Excerto selecionado:
Dali em diante, começámos a nossa procura pela religião verdadeira. Queríamos encontrar coerência, uma religião cujos membros realmente agissem de acordo com o que ensinavam outros a fazer. Logo de início, pusemos de lado todas as religiões que participavam em guerras. Ainda dávamos preferência às religiões “simples”, porque achávamos que o modo de vida simples e a roupa sóbria eram indícios de que a religião não era parte do mundo. Entre 1983 e 1985, passámos algum tempo a viajar pelo país, examinando uma religião após outra – os menonitas, os quacres e outros grupos “simples”.

Nessa época, as Testemunhas de Jeová visitaram-nos na nossa quinta perto da cidade de Camden, Indiana. Nós escutámo-las, pedindo que usassem apenas a versão King James (Rei Jaime) da Bíblia. Eu respeitava a posição delas sobre as guerras, mas era difícil aceitar o que diziam. Se elas não conseguiam ver a necessidade de se separar do mundo por vestirem roupas sóbrias, então, não deviam ser a religião verdadeira. Eu acreditava que era o orgulho que fazia as pessoas vestirem roupas diferentes das nossas. Achava que possuir bens tornava a pessoa orgulhosa.

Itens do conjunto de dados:
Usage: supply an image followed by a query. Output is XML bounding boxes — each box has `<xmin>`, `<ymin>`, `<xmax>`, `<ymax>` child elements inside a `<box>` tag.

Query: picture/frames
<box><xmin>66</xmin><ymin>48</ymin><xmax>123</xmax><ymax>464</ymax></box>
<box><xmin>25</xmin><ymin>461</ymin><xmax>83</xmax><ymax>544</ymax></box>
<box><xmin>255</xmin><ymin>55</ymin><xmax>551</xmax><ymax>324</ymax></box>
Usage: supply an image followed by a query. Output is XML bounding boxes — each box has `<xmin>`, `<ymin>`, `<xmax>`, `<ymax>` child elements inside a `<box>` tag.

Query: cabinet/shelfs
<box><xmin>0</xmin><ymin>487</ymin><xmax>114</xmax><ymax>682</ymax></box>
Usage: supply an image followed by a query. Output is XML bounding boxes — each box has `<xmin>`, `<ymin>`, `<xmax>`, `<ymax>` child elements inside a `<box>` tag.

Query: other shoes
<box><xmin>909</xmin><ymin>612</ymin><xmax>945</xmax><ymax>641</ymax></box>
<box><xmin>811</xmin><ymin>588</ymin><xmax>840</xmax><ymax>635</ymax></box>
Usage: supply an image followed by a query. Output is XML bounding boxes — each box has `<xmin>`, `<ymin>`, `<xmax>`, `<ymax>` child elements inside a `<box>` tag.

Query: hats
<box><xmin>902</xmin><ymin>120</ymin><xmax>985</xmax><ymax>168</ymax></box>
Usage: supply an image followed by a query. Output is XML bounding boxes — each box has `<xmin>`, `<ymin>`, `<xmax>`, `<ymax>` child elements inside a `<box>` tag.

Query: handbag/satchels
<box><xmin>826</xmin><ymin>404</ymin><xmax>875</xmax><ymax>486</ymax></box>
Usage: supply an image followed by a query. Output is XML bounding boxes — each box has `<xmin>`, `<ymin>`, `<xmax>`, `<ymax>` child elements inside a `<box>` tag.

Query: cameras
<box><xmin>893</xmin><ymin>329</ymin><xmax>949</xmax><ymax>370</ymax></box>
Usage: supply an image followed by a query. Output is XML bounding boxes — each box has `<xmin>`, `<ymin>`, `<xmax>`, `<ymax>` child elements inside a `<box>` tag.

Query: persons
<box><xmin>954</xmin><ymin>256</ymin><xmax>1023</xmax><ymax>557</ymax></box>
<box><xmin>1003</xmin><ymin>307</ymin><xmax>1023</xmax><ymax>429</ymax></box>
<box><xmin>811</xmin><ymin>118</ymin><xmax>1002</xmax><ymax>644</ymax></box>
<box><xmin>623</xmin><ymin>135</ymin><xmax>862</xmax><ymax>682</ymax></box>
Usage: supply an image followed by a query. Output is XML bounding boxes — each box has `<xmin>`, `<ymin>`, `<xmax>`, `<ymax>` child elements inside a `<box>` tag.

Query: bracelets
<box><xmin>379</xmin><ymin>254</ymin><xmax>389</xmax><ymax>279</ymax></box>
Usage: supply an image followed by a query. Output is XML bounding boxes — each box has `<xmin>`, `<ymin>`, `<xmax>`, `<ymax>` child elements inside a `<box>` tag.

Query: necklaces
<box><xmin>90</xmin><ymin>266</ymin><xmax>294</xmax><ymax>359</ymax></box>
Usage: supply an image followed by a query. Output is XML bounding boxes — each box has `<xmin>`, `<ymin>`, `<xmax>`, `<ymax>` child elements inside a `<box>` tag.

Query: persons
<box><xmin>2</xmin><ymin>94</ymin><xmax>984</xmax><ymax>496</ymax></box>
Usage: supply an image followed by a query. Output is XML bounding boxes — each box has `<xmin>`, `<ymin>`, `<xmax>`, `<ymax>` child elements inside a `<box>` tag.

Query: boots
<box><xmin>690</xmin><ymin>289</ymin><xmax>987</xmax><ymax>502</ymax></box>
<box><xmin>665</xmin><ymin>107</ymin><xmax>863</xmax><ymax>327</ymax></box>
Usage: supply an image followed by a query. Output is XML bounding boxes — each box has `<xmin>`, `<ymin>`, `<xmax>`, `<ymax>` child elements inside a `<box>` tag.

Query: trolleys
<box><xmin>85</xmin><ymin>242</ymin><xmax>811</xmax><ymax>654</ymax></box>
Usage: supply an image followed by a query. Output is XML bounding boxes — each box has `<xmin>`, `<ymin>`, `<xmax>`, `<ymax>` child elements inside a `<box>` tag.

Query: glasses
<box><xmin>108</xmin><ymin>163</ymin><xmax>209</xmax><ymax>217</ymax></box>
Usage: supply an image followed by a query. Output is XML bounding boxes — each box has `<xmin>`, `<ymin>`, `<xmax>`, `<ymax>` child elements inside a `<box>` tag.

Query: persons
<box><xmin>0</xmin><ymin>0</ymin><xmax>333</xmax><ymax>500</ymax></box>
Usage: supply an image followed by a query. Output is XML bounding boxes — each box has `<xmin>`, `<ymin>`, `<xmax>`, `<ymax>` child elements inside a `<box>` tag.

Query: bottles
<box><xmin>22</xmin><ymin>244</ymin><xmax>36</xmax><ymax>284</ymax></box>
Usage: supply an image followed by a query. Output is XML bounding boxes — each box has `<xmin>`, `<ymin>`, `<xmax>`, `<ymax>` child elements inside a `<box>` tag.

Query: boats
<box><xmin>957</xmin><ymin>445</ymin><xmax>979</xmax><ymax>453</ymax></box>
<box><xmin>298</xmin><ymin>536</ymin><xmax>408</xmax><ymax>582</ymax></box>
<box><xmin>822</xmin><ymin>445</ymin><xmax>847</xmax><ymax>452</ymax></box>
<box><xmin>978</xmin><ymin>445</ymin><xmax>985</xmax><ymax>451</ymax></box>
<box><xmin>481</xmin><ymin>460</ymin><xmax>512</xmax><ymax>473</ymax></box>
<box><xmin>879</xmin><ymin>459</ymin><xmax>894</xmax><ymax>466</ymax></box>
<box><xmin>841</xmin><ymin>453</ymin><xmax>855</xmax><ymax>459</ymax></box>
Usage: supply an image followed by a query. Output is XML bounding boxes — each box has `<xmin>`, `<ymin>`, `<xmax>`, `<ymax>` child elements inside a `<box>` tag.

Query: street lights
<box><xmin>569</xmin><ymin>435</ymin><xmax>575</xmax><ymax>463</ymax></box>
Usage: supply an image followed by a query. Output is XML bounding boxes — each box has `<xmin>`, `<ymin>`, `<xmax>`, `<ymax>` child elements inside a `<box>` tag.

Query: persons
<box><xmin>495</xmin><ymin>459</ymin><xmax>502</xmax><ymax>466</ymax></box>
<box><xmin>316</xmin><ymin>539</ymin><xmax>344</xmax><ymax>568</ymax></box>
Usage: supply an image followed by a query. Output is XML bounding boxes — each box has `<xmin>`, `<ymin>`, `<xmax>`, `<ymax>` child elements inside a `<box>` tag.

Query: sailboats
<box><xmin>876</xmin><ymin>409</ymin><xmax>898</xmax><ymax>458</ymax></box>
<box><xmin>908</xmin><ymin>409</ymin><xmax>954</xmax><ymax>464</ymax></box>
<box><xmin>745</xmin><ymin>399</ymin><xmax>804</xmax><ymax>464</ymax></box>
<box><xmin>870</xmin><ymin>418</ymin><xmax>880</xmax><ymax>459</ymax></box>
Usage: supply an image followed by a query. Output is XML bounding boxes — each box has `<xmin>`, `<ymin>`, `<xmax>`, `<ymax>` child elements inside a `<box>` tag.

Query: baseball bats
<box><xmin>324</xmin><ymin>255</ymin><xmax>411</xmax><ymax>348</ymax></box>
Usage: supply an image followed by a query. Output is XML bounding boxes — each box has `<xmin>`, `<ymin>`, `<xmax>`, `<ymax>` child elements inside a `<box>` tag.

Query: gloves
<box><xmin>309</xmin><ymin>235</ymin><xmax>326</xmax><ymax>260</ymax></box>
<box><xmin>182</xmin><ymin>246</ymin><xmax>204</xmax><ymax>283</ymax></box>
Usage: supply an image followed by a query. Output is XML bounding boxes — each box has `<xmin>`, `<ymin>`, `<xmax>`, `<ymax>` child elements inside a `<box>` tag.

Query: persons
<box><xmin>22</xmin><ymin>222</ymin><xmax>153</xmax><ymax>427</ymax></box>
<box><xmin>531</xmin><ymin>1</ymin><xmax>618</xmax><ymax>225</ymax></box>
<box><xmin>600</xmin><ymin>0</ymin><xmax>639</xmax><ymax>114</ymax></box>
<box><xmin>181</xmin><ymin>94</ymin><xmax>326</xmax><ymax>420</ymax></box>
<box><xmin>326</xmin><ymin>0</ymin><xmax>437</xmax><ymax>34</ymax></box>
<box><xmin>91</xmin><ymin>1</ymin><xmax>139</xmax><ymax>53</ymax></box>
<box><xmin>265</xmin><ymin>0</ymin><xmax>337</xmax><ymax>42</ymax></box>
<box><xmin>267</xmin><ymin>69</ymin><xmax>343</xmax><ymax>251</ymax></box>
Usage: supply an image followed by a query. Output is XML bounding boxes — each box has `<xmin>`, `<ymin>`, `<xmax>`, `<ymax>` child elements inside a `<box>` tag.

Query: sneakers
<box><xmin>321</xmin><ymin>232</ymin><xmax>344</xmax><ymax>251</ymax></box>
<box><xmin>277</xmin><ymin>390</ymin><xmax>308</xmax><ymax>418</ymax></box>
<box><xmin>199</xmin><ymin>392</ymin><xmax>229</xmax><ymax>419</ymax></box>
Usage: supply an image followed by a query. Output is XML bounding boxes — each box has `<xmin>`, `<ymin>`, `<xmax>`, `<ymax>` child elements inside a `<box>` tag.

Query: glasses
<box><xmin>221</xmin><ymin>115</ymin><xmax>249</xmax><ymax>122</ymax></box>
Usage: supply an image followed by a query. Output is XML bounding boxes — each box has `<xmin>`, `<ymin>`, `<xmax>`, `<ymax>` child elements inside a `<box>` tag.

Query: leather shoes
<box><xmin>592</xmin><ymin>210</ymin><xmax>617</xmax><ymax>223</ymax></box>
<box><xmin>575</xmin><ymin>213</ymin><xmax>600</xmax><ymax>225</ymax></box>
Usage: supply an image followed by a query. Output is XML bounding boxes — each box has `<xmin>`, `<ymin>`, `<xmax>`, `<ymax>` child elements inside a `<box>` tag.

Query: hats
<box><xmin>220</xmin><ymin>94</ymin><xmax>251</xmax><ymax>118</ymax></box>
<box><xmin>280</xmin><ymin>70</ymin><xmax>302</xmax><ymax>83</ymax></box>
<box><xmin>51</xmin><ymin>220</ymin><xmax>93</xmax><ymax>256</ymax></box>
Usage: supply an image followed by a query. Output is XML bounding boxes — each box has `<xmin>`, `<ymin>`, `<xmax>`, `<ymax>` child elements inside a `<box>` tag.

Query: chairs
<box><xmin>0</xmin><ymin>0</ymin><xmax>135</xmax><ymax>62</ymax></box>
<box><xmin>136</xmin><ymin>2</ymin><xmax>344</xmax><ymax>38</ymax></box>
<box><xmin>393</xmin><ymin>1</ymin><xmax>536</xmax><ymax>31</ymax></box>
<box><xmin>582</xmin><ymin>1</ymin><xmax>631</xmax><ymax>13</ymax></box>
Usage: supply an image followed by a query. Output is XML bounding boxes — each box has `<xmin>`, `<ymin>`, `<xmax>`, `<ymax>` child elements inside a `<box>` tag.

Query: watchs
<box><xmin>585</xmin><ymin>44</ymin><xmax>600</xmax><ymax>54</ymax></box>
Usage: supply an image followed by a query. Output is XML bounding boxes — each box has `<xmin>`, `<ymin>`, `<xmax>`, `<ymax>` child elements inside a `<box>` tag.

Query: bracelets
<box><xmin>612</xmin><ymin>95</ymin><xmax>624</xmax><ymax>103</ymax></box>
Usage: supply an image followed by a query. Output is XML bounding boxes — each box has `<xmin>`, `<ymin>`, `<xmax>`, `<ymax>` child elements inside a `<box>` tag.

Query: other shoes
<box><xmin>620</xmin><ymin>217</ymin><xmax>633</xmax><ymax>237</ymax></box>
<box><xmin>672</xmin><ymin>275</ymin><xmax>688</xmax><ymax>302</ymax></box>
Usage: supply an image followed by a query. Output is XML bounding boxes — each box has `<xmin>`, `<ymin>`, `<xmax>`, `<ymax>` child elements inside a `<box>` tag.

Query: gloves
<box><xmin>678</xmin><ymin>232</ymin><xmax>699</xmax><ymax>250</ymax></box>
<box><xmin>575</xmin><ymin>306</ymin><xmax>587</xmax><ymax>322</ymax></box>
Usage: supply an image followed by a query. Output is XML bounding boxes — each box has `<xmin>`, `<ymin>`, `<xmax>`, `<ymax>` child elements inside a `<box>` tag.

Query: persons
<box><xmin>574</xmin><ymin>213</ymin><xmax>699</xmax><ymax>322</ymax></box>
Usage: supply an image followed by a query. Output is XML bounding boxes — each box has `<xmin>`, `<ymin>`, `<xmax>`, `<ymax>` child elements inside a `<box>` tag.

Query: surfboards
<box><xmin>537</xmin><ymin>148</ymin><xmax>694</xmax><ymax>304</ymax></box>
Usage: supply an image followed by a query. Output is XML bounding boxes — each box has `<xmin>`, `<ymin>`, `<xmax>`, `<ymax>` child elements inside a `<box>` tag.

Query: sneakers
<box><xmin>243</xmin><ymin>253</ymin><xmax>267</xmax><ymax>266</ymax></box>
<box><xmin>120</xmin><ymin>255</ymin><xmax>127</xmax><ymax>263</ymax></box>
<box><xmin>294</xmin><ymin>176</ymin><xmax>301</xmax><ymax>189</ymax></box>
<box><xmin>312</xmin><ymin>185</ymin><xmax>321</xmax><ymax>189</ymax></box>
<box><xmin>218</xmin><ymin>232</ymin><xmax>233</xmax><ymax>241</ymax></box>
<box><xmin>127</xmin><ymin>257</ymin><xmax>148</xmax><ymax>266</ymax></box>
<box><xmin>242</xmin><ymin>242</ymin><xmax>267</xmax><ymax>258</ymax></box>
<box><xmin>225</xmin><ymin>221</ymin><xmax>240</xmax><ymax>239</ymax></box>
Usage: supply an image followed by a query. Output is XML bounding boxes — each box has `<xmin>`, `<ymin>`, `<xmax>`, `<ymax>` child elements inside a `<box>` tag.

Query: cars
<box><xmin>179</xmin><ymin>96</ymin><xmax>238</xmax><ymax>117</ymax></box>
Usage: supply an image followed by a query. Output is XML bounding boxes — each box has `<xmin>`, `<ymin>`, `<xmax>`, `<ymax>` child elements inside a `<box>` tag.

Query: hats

Pedidos:
1/ Reproduza fielmente tudo o que vai de "Nessa época, as" até "a pessoa orgulhosa." no relato sobre a procura da religião verdadeira.
2/ Prossiga o relato sobre a procura da religião verdadeira a partir da última frase apresentada.
As linhas não têm qualquer relação com o relato.

Resultados por ordem:
1/
Nessa época, as Testemunhas de Jeová visitaram-nos na nossa quinta perto da cidade de Camden, Indiana. Nós escutámo-las, pedindo que usassem apenas a versão King James (Rei Jaime) da Bíblia. Eu respeitava a posição delas sobre as guerras, mas era difícil aceitar o que diziam. Se elas não conseguiam ver a necessidade de se separar do mundo por vestirem roupas sóbrias, então, não deviam ser a religião verdadeira. Eu acreditava que era o orgulho que fazia as pessoas vestirem roupas diferentes das nossas. Achava que possuir bens tornava a pessoa orgulhosa.

2/
O James começou a ir ao Salão do Reino das Testemunhas de Jeová e levava alguns dos nossos filhos com ele. Fiquei transtornada. Ele insistia que eu fosse com ele, mas eu não cedia. Então, certo dia, ele disse-me: “Mesmo que não concordes com todos os ensinos delas, vai só para veres como se tratam uns aos outros.” Isso tinha-o impressionado.

Finalmente resolvi ir com ele, porém, muito desconfiada. Entrei no Salão do Reino com o meu vestido sóbrio e uma touca. Alguns dos meus filhos estavam descalços e as suas roupas também eram simples. Apesar disso, as Testemunhas de Jeová vieram cumprimentar-nos e trataram-nos com amor. Pensei: “Somos diferentes, mas, mesmo assim, elas acolhem-nos bem.”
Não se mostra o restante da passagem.